At 14.6V they never get fully charged, or discharged so cell balancing eventually creeps in and can cause some serious issues, including cell reversals, and without a method of monitoring the cells for balancing, this will eventually happen to any dual subpack.
I use a constant current charger to keep the subpacks in balance and at a full charge.
the cells are rated at 6.5 AH, with a recommended 40% to 80% operating range so you should only use 2.7AH.
That will not provide much capacity if you are to run with no alternator, your battery powered drill has 2-3 AH batteries as a comparison.
Most small lead acid car batteries are 45 AH with the larger ones running up to over 100ah, and even with one of those you will likely only get 10-15 miles with your lights on without an alternator.
NIMH does not work well when below freezing, and Augusta,ME sees that kind of temperatures all winter.
This low temp operation is one of the reasons lead acid has been the battery of choice for car starting, as well as the fact that they like to stay fully charged.
The most serious problem I ran into was that if a cell gets reversed, it will likely fail shorted, which then reduces the pack voltage by 1.2V. This causes the 14.6V from the alternator to overcharge the rest of the cells, and at the 60A that many alternators can output, the rest of the cells rapidly get overcharged and look like this:
http://99mpg.com/blog/batterypacksex...appenstoapriu/
That was with only a 6A overcharge.
The cells vent, and in less than a minute you will have destroyed the subpacks.
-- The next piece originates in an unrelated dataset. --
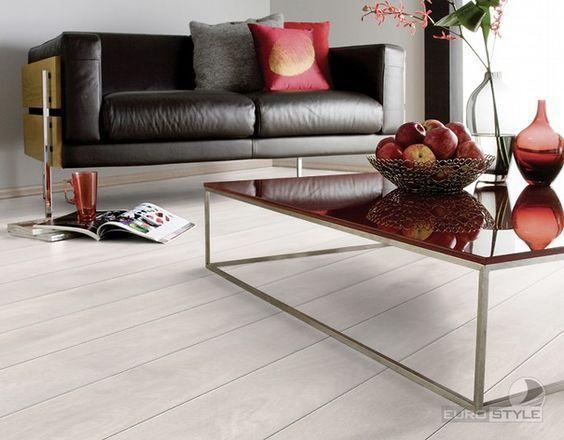Eurostyle aspen oak laminate floors german laminate for Laminate flooring vancouver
I was going on a short test drive with a dual prius subpack in my silver insight last fall, and only made it 1/2 mile, when a cell shorted, and the pack had a meltdown.
Had to tow the car home. "

Anyhow, that leaves me with another idea:
Find a 2ish V golf cart battery (or more than one that = 14ish volts). That way they'd still be lead acid, deep cycle, and I could run them in series with my 12v type ones. All would be well with the world, I think, even on the charging front (not 100% of this).

Alas, I'll be carrying some extra weight around. I have noticed a HUGE difference with weight and without. 200#'s of drums can make a drive that normally nets 66 (sometimes as high as 68) or more MPG into a drive that can only achieve 58-59mpg. All of these are factors, I suppose. The set of batteries will likely add over 100#.....

For now, I'm going to research some 2v batteries and if I can get some cheap, install them just for EOC at night.

DRW-
I don't know how old the battery is. I'd guess it to be 2 years or so. I'll drop in a known good battery and see if there is a change. I haven't installed the voltmeter yet, but I'll test resting voltage later with a multi-meter.

Also, i think the smaller batteries bit is many fold- More options for total output voltage, expense of smaller batteries v larger ones?, keeping them cool (this is a biggie, more surface area is needed to keep them cool during charging/discharging), ease of the space they are going into, etc.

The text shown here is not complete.